Exercise goal »
An exact copy is needed of the lines from the one that contains "a slice of lasagna" through the final line of the data below, with pictures left out.

Source data »
________
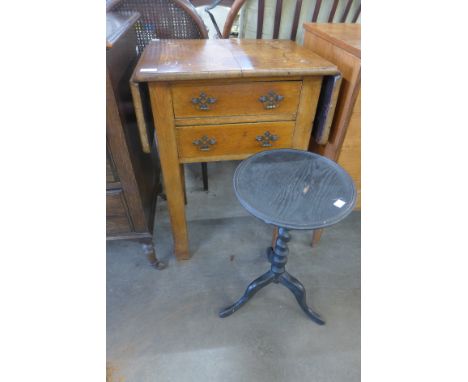 A Victorian oak two drawer drop-leaf side table and an oak barleytwist tripod wine table 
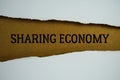 Sharing Economy text on paper craft with white paper torn ripped of horizontal Royalty Free Stock Photo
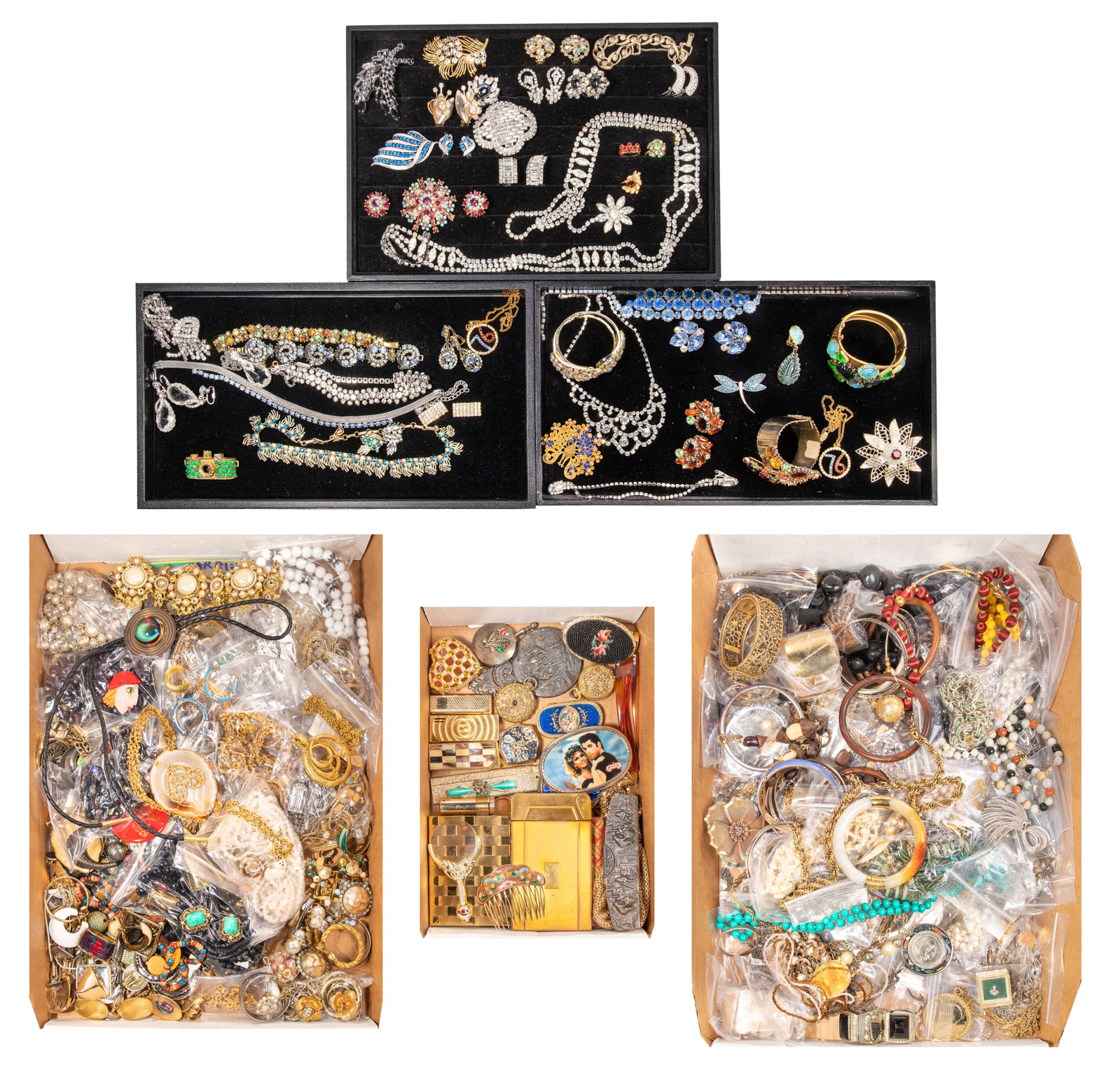Rhinestone and Costume Jewelry Assortment: Rhinestone and Costume Jewelry Assortment Approximately (45) pieces of rhinestone jewelry including necklaces, bracelets, pendants, earrings, brooches and pins as well as approximately (20) pounds of 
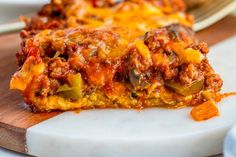 a slice of lasagna sitting on top of a cutting board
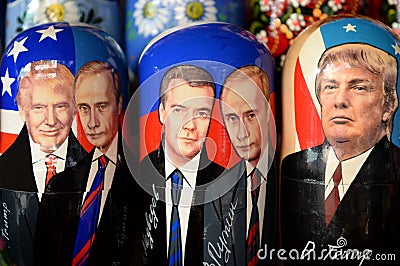 Nested dolls depicting Russian President Vladimir Putin and 45th US President Donald Trump on the counter of souvenirs. Editorial Stock Photo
________
Solution »
 a slice of lasagna sitting on top of a cutting board
 Nested dolls depicting Russian President Vladimir Putin and 45th US President Donald Trump on the counter of souvenirs. Editorial Stock Photo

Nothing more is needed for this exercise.